HSBC plans to step up India mortgage lending

HSBC will step up mortgage lending in India after keeping to the sidelines for the past 18 months, and plans a cautious resumption of growth in consumer finance after unsecured loans soured across the industry, the global bank's country chief executive said.

Stuart Davis, who was appointed to his new position in April after heading the London-based lender's Australian operations, said the bank was seeing signs of increased loan demand in India, although the basis for that demand remains unclear.

"Is it simply the result of restocking and a catch-up for investment that hasn't been done over the last 6 to 12 months, or is it part of increased economic activity?" he said on Friday.

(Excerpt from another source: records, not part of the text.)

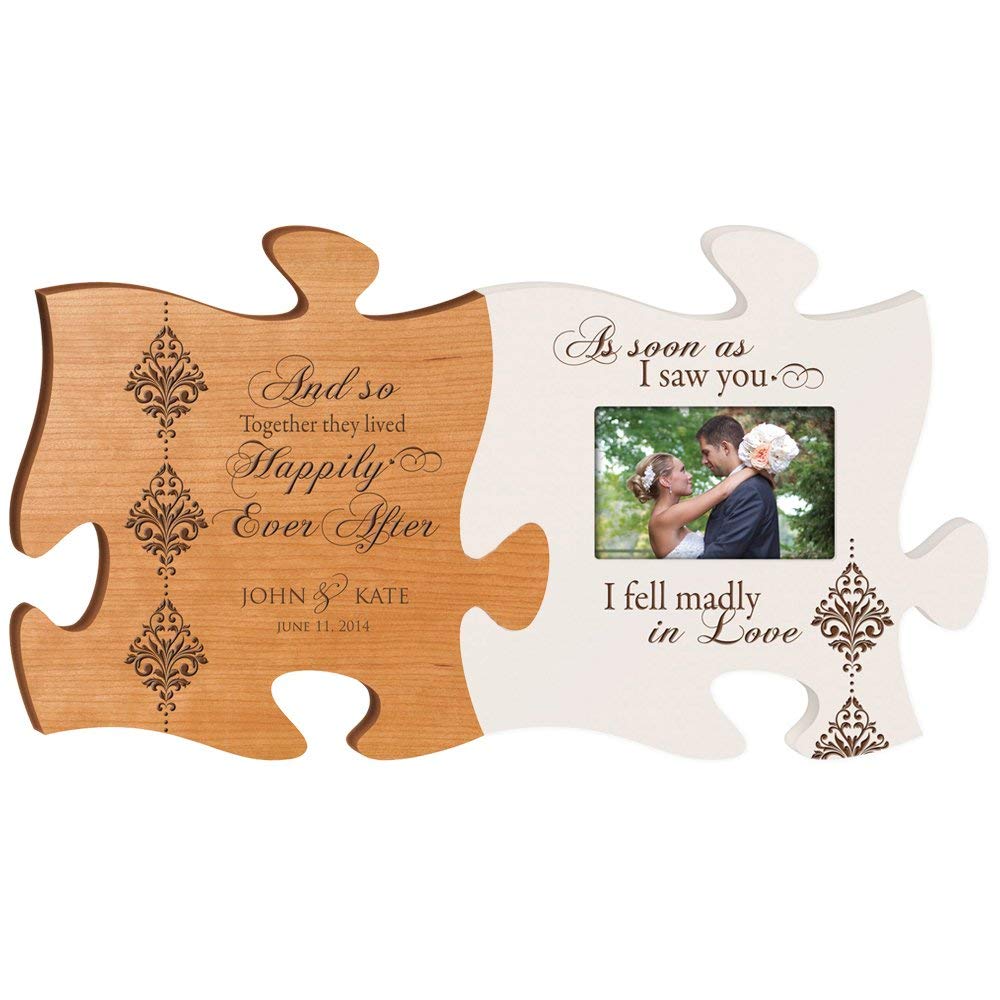 Personalized Wedding Picture Frame Lived Happily Ever After - LifeSong Milestones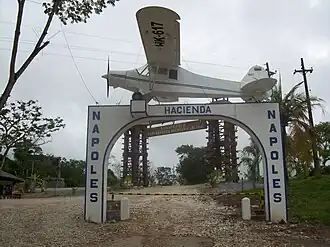 Eingang zur Hacienda Nápoles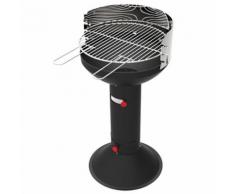 Barbecue A Carbone Carbonella Rotondo 43x89 Cm Ferraboli Roma...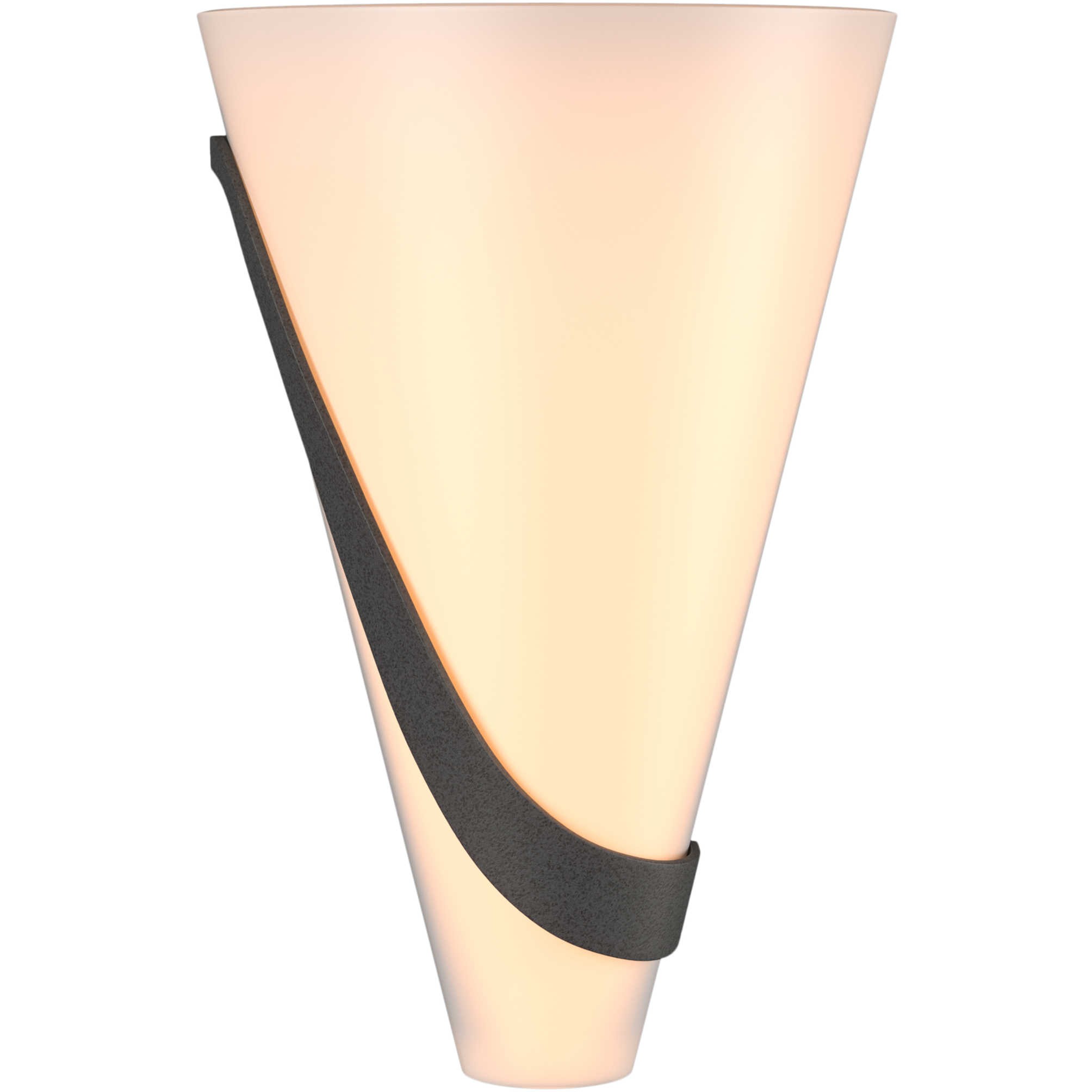 Half Cone 2 Light 8 inch Natural Iron Sconce Wall Light, Left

"My personal view is here in India it's both. Perhaps in the rest of the world it's not so clear," he said in an interview in the firm's country headquarters in South Mumbai.

India is seeing a resurgence in industrial activity and consumer demand after economic growth slowed last year to 6.7 percent following three straight years of at least 9 percent.

But bank loan growth is averaging just above 15 percent compared with 27 percent in late 2008 and 30 percent in the year through March 2008, after companies hit by the global financial crisis slowed expansion and banks curbed retail lending to rein in bad debts.

RETURN TO MORTGAGES

Indian home buyers are returning to the market after more than a year of subdued activity, lured by a 25-40 percent drop in prices. Demand has also been spurred by smaller projects that have raised affordability.

Davis said HSBC is looking to rebuild its mortgage portfolio in India.

"We're keen to not only get back to our previous levels but expand that quite strongly," said Davis, who began his career with the bank in 1981 in its investment banking arm in Australia.

Of HSBC's $5.2 billion India loan portfolio at the end of June, $997 million was in residential property, a 27 percent drop from a year earlier. Overall lending in the country was down 31 percent from a year earlier as HSBC shrank its global loan book.

"The property market is more balanced, the supply and demand equation and the affordability is much more balanced than what it was two years ago, when on the back of the boom conditions prices of property went ahead of themselves," Davis said.

CONSUMER PAIN

HSBC's India business saw a 46 percent drop in net profit for the first half of 2009 to $201 million, as losses on retail lending more than doubled to $124 million.

Banks in India slashed unsecured consumer lending after personal loans and credit card dues turned bad. HSBC discontinued consumer finance loan origination in India towards the end of last year.

ICICI Bank, India's No.2 lender and once the most aggressive bank in the segment, has almost stopped unsecured lending and is cutting the size of its retail portfolio.

"Certainly, like everyone else we've felt a bit of pain on the unsecured retail asset side, and we're just working our way through that," Davis said.

"We think we're over the hump and so we will be at some time looking to cautiously grow our portfolio again," he said.

He said HSBC would build consumer lending through its branch network, including its InvestDirect brokerage, and would only use direct sales agents sparingly if at all.

"Our focus will be more on sustainable growth rather than the fast growth which you have when you start an initiative like cards or personal loans," he said.